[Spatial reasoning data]
##########

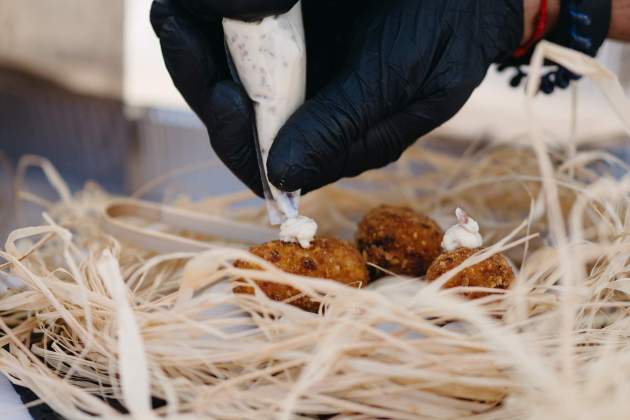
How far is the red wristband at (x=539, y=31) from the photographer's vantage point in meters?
0.77

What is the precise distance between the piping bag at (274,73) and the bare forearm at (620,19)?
0.41 meters

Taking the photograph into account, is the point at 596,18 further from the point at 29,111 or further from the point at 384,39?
the point at 29,111

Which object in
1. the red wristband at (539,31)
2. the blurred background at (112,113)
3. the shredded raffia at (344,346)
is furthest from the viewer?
the blurred background at (112,113)

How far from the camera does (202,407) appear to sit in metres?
0.46

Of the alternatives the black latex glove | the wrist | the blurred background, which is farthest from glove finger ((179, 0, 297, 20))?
the blurred background

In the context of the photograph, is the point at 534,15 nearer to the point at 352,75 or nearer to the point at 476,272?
the point at 352,75

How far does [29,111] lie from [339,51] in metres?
0.80

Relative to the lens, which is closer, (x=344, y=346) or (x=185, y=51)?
(x=344, y=346)

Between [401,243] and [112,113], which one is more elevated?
[401,243]

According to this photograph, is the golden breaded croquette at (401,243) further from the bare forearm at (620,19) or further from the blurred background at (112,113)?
the blurred background at (112,113)

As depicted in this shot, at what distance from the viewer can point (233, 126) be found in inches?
25.5

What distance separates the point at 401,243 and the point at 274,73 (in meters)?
0.19

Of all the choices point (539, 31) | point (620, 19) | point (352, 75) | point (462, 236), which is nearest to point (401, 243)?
point (462, 236)

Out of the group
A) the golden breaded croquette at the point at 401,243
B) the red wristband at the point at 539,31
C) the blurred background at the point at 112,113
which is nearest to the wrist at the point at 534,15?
the red wristband at the point at 539,31
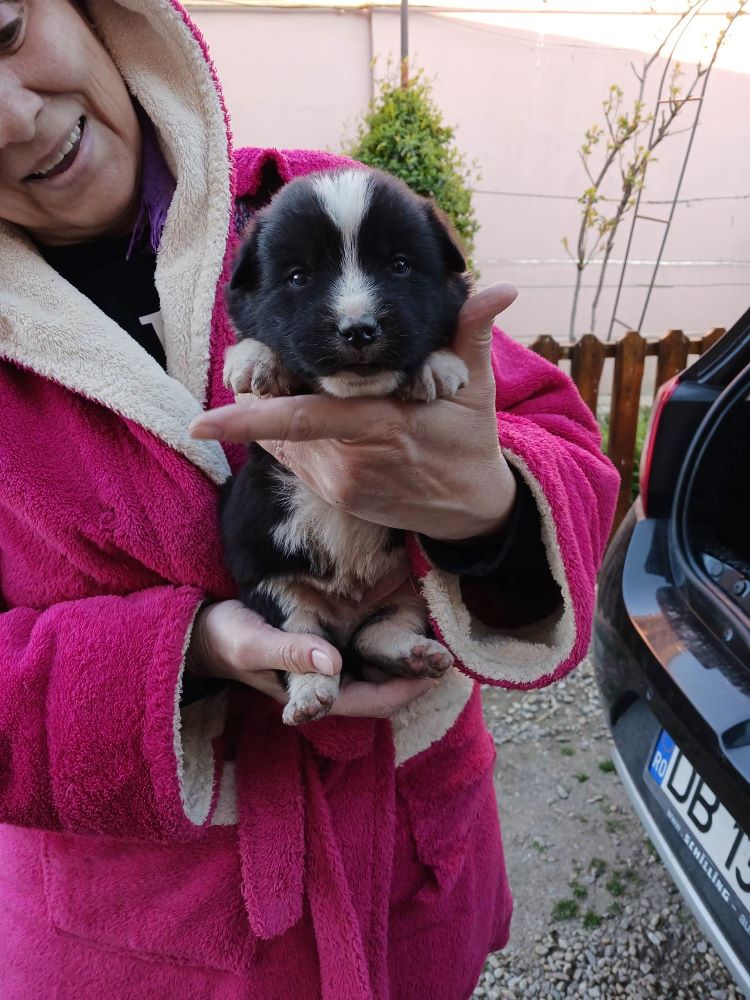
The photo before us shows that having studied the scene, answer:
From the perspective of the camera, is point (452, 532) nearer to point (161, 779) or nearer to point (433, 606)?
point (433, 606)

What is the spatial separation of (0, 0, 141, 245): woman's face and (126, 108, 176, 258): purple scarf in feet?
0.08

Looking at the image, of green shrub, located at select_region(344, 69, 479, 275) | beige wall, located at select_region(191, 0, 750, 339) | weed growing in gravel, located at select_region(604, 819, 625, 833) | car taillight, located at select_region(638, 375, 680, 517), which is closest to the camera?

##########

== WRITTEN TASK ==
Could you copy the data word for word, starting at the line that contains "Of all the choices" and continuing through the end of the data? Omit the pictures from your copy.

== TASK RESULT ==
Of all the choices point (539, 31) | point (620, 19) | point (352, 75) | point (462, 236), which is nearest to point (401, 243)?
point (462, 236)

Out of the group
A) the golden breaded croquette at the point at 401,243
B) the red wristband at the point at 539,31
C) the blurred background at the point at 112,113
which is nearest to the wrist at the point at 534,15?
the red wristband at the point at 539,31
The photo before us shows that having studied the scene, answer:
From the perspective of the camera, is point (452, 532) nearer to point (161, 779) or nearer to point (433, 606)?
point (433, 606)

What is the spatial separation of (0, 0, 141, 245): woman's face and (126, 108, 176, 258): purple scarf in feet?
0.08

Looking at the image, of green shrub, located at select_region(344, 69, 479, 275) | beige wall, located at select_region(191, 0, 750, 339) | weed growing in gravel, located at select_region(604, 819, 625, 833) | car taillight, located at select_region(638, 375, 680, 517), which is closest to the camera?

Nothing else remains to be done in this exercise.